Router bits are almost like saw blades, expendable. While saw blades can be sharpened a couple of times router bits can be sharpened either zero or many times.

The difference of sharpening router bits zero or many times depends upon your definition of the expected results.

Examples of sharpening many times:
A 1/2" straight bit that is used primarily to cut dadoes for 3/4" ply wood or melamine. The cut requires two passes and the objective of the second pass or cut is an exact fit.

A round over, cove or beading bit can be sharpened many times. When used in a router table the fence controls the depth of cut and there is no need for a precise cut. Do you care that your 1/4" round over bit has an actual radius of 0.258"? (33/128")

Any chamfer, flute, core box or molding type of bit can be sharpened several times without much consequence. It's all about the shape of the final cut. If you're trying to match existing molding with a newly cut piece, proceed with caution.

Examples of when to not sharpen router bits are:
Any rail and stile combination bit set.
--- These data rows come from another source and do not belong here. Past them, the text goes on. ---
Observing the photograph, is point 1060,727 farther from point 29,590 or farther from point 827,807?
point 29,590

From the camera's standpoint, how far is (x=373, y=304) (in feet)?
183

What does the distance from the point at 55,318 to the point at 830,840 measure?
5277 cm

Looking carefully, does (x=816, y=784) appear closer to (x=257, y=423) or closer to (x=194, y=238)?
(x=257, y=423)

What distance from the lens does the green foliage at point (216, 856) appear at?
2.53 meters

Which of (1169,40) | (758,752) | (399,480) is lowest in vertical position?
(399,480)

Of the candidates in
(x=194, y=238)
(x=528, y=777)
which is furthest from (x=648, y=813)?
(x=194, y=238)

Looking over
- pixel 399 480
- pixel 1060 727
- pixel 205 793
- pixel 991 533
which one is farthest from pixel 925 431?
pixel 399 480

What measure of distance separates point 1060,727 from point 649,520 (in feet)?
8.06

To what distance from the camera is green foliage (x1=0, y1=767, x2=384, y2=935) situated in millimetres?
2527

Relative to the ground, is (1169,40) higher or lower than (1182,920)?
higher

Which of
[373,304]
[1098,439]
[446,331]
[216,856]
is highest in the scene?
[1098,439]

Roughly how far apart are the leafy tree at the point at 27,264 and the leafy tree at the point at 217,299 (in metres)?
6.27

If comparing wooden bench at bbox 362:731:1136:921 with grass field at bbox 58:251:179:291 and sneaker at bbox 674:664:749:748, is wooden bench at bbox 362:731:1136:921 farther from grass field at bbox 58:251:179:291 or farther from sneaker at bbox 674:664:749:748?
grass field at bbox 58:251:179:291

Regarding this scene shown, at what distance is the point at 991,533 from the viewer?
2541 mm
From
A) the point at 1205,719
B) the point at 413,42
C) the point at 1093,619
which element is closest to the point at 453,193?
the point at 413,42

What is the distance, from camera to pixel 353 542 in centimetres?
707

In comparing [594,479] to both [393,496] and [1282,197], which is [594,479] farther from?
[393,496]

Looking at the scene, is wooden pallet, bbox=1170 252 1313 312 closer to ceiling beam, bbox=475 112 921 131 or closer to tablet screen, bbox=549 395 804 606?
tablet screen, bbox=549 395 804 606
The more the bit set is sharpened the poorer the joints will fit.

A sharpened flush trim bit could be a disaster if used on high pressure laminate. The bit would cut flush and make for a lot of file work.

Many bits (Quadra is a brand that comes to mind.) are designed with a spiral cutter face. Your little flat diamond hone will not evenly sharpen the entire surface.

What is the solution?
First clean the bit. Any of the organic blade cleaners will work well. Mineral spirits and an old tooth brush will work too.

After cleaning you can try the bit or go directly to touch up with the diamond hone. And how many times do you really want to try the touch up process with the hone. That is your decision.

One further thought about sharpening. The cost of sharpening a router bit is $8 to $10 for the simple profiles. Does it make financial sense to YOU to sharpen a bit that can be purchased new for about $20?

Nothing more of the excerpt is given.